> [Written instruction]: Give back only the lines from the one containing "From the choices" down through the one containing "which is farthest from point (392, 243)?", with "choices" swapped for "options" and nothing else changed.

> [Source records]:
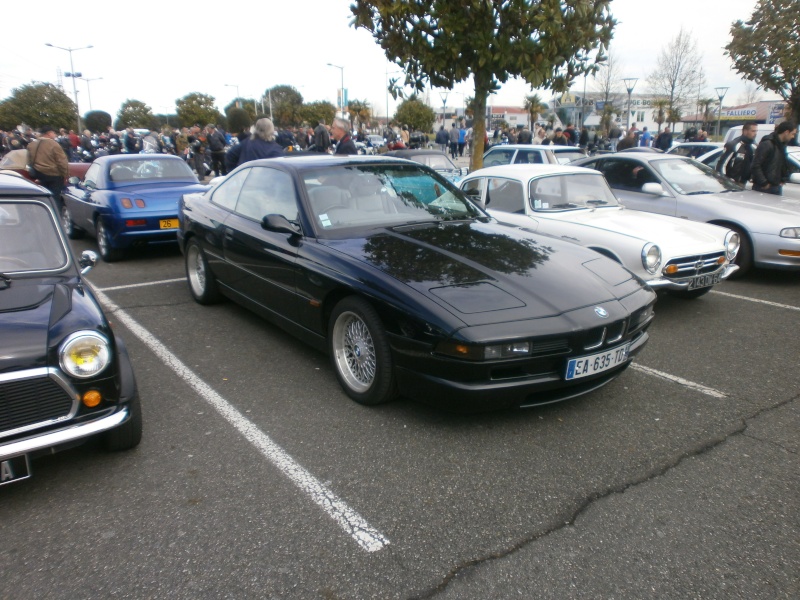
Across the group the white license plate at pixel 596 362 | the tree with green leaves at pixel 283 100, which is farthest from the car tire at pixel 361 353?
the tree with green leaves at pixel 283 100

--

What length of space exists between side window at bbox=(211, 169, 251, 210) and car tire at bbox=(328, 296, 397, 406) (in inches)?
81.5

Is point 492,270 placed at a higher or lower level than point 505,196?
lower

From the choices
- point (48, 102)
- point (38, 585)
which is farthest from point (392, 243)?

> [Reply to the task]:
From the options
- point (48, 102)
- point (38, 585)
which is farthest from point (392, 243)?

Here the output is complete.